[begin PROVIDED RECORDS]

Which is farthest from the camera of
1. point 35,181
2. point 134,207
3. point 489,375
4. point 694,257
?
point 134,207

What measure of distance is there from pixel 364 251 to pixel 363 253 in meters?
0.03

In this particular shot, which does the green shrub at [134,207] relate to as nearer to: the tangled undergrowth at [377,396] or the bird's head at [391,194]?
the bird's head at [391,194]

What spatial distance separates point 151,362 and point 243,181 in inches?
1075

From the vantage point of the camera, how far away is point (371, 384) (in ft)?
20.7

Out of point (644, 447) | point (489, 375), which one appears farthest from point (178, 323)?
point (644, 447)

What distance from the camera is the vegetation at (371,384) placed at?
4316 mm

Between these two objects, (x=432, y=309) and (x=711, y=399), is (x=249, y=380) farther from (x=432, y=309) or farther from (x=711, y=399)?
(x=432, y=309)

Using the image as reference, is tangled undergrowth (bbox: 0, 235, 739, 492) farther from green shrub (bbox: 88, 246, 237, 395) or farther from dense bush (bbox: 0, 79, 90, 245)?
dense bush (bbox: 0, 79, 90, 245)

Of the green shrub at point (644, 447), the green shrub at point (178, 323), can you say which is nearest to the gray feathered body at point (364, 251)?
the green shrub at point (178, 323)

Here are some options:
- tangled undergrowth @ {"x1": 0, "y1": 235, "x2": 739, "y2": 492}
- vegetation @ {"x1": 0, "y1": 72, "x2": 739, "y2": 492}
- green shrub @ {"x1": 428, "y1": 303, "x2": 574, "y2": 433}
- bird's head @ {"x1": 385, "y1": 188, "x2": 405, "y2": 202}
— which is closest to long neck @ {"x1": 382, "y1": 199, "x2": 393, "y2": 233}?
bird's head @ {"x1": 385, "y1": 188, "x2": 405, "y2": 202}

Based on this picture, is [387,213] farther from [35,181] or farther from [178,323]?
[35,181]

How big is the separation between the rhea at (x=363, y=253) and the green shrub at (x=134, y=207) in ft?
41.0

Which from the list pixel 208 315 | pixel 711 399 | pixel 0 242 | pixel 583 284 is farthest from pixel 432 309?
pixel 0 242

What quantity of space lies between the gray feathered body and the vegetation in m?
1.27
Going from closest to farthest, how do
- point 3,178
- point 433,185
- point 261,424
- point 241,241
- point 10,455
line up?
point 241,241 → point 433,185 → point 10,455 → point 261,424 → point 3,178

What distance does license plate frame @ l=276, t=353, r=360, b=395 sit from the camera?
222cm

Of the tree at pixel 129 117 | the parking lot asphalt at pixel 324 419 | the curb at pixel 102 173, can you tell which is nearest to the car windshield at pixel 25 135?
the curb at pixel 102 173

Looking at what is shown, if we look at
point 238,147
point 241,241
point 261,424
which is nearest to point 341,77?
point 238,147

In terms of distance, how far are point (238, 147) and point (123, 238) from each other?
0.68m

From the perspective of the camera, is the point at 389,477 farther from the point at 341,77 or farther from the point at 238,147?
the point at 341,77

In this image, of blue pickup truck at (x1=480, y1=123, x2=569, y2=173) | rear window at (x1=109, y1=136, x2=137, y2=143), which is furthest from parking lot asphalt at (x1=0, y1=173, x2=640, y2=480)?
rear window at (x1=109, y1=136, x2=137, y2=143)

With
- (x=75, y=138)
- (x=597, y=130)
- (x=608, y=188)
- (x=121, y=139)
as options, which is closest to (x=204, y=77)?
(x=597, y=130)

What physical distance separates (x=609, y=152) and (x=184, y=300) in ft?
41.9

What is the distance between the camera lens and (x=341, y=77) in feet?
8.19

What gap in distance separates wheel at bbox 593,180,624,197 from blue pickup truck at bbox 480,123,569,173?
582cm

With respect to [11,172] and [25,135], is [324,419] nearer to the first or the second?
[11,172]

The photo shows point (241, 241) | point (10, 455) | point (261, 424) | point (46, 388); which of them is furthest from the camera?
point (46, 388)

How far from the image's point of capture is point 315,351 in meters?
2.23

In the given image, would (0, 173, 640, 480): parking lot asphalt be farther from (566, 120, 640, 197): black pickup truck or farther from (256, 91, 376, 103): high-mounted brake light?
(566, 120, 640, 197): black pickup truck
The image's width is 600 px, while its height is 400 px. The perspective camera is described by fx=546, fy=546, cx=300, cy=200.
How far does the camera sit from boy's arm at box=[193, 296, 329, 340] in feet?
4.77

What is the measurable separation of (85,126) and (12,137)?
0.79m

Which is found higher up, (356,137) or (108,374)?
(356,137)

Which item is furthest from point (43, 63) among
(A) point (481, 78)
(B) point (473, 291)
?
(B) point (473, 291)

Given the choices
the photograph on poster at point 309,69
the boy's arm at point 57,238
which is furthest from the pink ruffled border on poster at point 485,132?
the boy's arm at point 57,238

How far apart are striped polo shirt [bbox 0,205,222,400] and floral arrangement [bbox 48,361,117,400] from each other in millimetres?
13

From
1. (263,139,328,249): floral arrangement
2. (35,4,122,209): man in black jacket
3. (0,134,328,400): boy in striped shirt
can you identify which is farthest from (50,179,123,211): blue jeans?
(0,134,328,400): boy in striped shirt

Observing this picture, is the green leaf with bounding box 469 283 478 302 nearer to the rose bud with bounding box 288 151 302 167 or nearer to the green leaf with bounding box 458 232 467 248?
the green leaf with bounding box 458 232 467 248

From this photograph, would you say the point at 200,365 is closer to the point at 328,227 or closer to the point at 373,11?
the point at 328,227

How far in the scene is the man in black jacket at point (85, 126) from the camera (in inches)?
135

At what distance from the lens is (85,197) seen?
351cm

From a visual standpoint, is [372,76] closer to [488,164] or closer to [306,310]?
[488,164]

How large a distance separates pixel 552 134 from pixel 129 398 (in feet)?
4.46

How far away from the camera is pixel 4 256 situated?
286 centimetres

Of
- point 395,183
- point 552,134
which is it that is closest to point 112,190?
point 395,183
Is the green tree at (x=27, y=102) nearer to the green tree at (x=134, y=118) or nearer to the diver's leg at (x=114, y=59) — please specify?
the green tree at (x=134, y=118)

[end PROVIDED RECORDS]

REQUIRED WORK: Take every line from the one containing "How far apart" to the end of the listing and output it exactly, with nothing else.

THE ANSWER:
How far apart are striped polo shirt [bbox 0,205,222,400] and floral arrangement [bbox 48,361,117,400] from each other in millimetres?
13

From
1. (263,139,328,249): floral arrangement
2. (35,4,122,209): man in black jacket
3. (0,134,328,400): boy in striped shirt
can you identify which is farthest from (50,179,123,211): blue jeans?
(0,134,328,400): boy in striped shirt

Observing this picture, is the green leaf with bounding box 469 283 478 302 nearer to the rose bud with bounding box 288 151 302 167 or nearer to the green leaf with bounding box 458 232 467 248?
the green leaf with bounding box 458 232 467 248

From this photograph, would you say the point at 200,365 is closer to the point at 328,227 or closer to the point at 373,11?
the point at 328,227

How far in the scene is the man in black jacket at point (85, 126) from the camera (in inches)?
135

At what distance from the lens is (85,197) seen?
351cm

From a visual standpoint, is [372,76] closer to [488,164] or closer to [306,310]?
[488,164]

How large a distance separates pixel 552 134 from pixel 129 398 (in feet)?
4.46

How far away from the camera is pixel 4 256 situated?
286 centimetres

Of
- point 395,183
- point 552,134
which is it that is closest to point 112,190?
point 395,183
Is the green tree at (x=27, y=102) nearer to the green tree at (x=134, y=118) or nearer to the diver's leg at (x=114, y=59) — please specify?
the green tree at (x=134, y=118)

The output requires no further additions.